STUDY TEXT Block Start

Drug Resistance in HER2-Positive Breast Cancer Brain Metastases: Blame the Barrier or the Brain?

Abstract

The brain is the most common site of first metastasis for patients with HER2-positive breast cancer treated with HER2-targeting drugs. However, the development of effective therapies for breast cancer brain metastases (BCBM) is limited by an incomplete understanding of the mechanisms governing drug sensitivity in the central nervous system. Pharmacodynamic data from patients and in vivo models suggest that inadequate drug penetration across the "blood-tumor" barrier is not the whole story. Using HER2-positive BCBMs as a case study, we highlight recent data from orthotopic brain metastasis models that implicate brain-specific drug resistance mechanisms in BCBMs and suggest a translational research paradigm to guide drug development for treatment of BCBMs. Clin Cancer Res; 24(8); 1795-804. ©2018 AACR.

STUDY TEXT Block End
PROVIDED DATA Block Start

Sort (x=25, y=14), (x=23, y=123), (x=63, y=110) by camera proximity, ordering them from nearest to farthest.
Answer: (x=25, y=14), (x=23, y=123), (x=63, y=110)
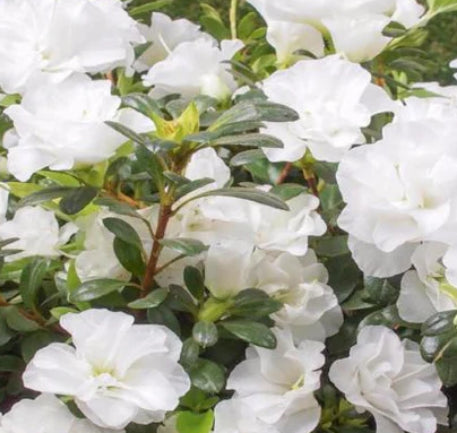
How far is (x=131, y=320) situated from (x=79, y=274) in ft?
0.37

PROVIDED DATA Block End

EXERCISES TO COMPLETE:
[A] According to the abstract on HER2-positive breast cancer brain metastases, what is the most common site of first metastasis for patients with HER2-positive breast cancer treated with HER2-targeting drugs?
[B] Render this sentence from the abstract on HER2-positive breast cancer brain metastases in Spanish: "However, the development of effective therapies for breast cancer brain metastases (BCBM) is limited by an incomplete understanding of the mechanisms governing drug sensitivity in the central nervous system."
[C] Write the next paragraph of the article on HER2-positive breast cancer brain metastases, picking up after its final line.

ANSWERS PROVIDED:
[A] The brain.

[B] Sin embargo, el desarrollo de terapias eficaces para las metástasis cerebrales del cáncer de mama (BCBM) está limitado por una comprensión incompleta de los mecanismos que rigen la sensibilidad a los fármacos en el sistema nervioso central.

[C]
Figure 1. Brain-specific drug resistance mechanisms offer novel therapeutic targets for HER2-positive breast cancer brain metastases

(Left panel) The blood-tumor-barrier associated with BCBMs has increased permeability mediated by desmin-positive pericytes and altered tight junctions. Although this allows trastuzumab to penetrate the brain parenchyma, inhibition of HER2 alone (Right panel, dashed arrow) is counteracted by brain-specific resistance mechanisms (see text for details). (Right panel) Brain-specific drug resistance mechanisms in BCBMs include loss of PTEN expression and activation of the PI3K-AKT-mTOR pathway as well as activation of parallel signaling pathways via neuregulin-HER3 axis. Drug inhibition of these targets (colored bar-headed line) shows promising efficacy in pre-clinical models.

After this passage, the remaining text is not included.